Work out how many lines of the listing hold "bother" and return that number by itself.
[[ Supplied data, beginning ]]
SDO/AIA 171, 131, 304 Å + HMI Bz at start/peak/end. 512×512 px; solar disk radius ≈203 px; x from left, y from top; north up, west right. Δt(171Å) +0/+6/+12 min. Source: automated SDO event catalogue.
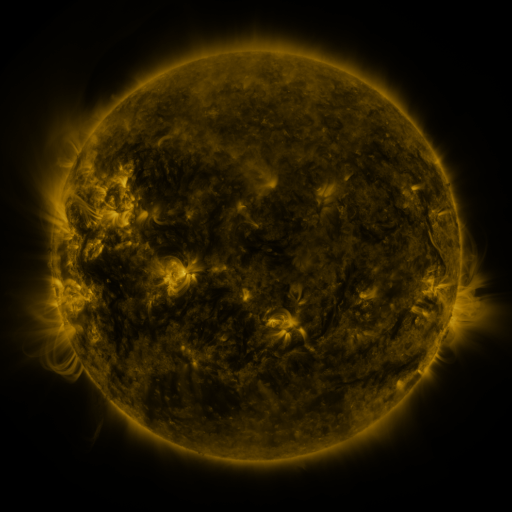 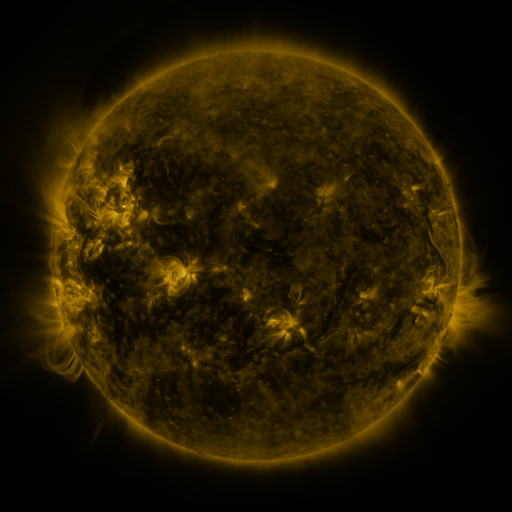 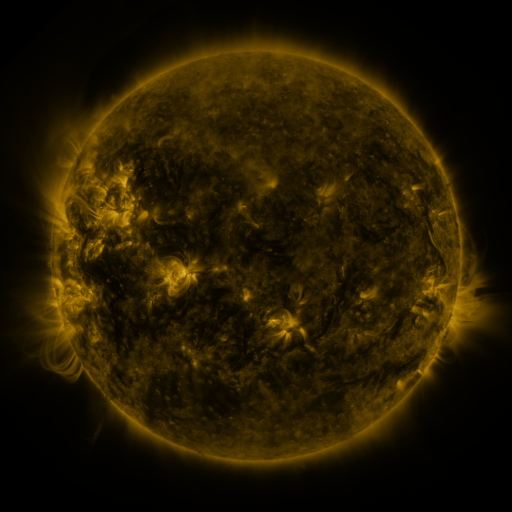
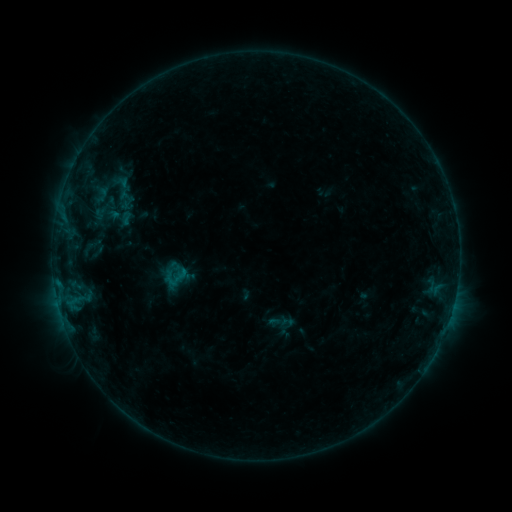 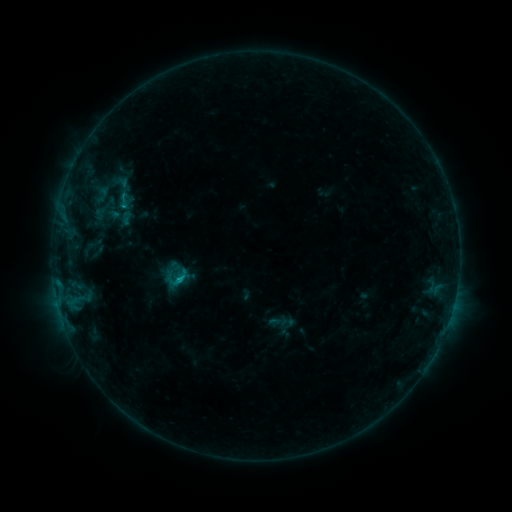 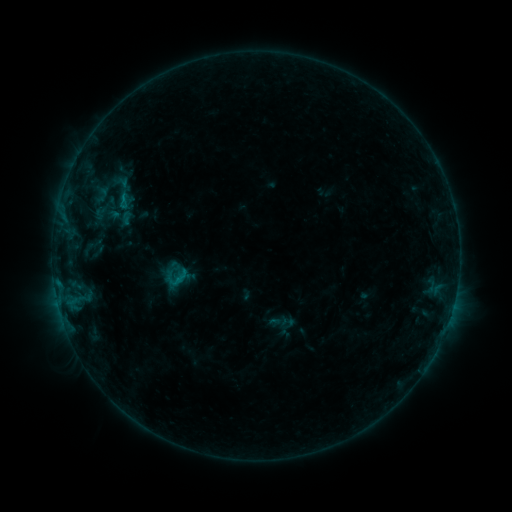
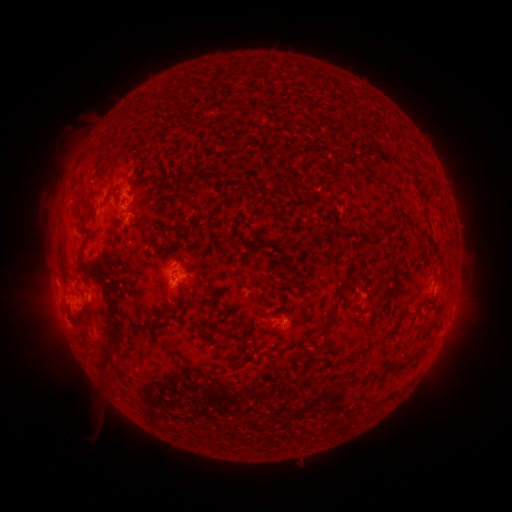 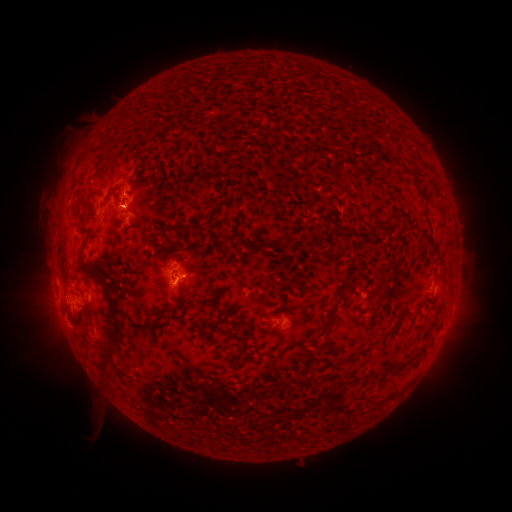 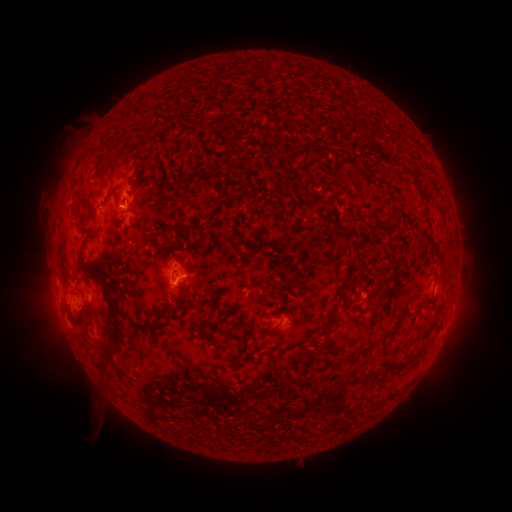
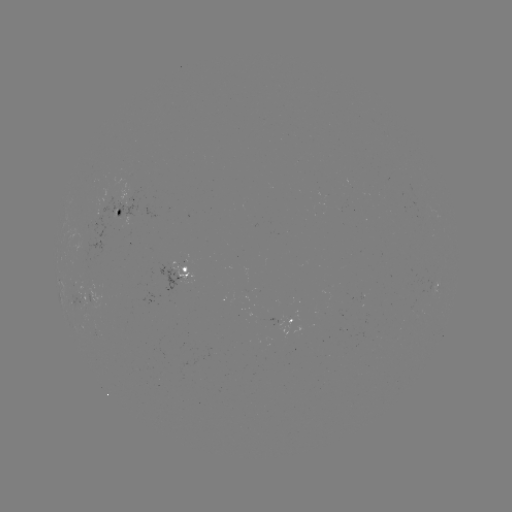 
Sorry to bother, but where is B7.6 flare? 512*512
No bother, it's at [180, 279].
[[ Supplied data, end ]]
Your response: 2